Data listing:
=-=-=-=-=

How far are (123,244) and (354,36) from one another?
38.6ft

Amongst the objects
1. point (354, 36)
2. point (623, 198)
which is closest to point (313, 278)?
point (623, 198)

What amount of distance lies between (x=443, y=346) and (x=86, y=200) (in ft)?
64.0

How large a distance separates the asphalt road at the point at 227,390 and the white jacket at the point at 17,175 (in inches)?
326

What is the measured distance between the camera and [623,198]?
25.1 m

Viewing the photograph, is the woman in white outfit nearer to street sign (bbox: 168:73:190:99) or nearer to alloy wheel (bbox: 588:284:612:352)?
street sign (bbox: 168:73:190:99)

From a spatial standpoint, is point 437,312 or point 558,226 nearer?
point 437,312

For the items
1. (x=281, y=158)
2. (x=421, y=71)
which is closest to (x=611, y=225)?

=-=-=-=-=

Exercise >>
Please convert the records above into a JSON list of strings, one string per line, leaving out blank lines.

Task answer >>
[
  "How far are (123,244) and (354,36) from one another?",
  "38.6ft",
  "Amongst the objects",
  "1. point (354, 36)",
  "2. point (623, 198)",
  "which is closest to point (313, 278)?",
  "point (623, 198)",
  "What amount of distance lies between (x=443, y=346) and (x=86, y=200) (in ft)?",
  "64.0",
  "How large a distance separates the asphalt road at the point at 227,390 and the white jacket at the point at 17,175 (in inches)?",
  "326",
  "What is the measured distance between the camera and [623,198]?",
  "25.1 m",
  "Viewing the photograph, is the woman in white outfit nearer to street sign (bbox: 168:73:190:99) or nearer to alloy wheel (bbox: 588:284:612:352)?",
  "street sign (bbox: 168:73:190:99)",
  "From a spatial standpoint, is point 437,312 or point 558,226 nearer?",
  "point 437,312",
  "For the items",
  "1. (x=281, y=158)",
  "2. (x=421, y=71)",
  "which is closest to (x=611, y=225)?"
]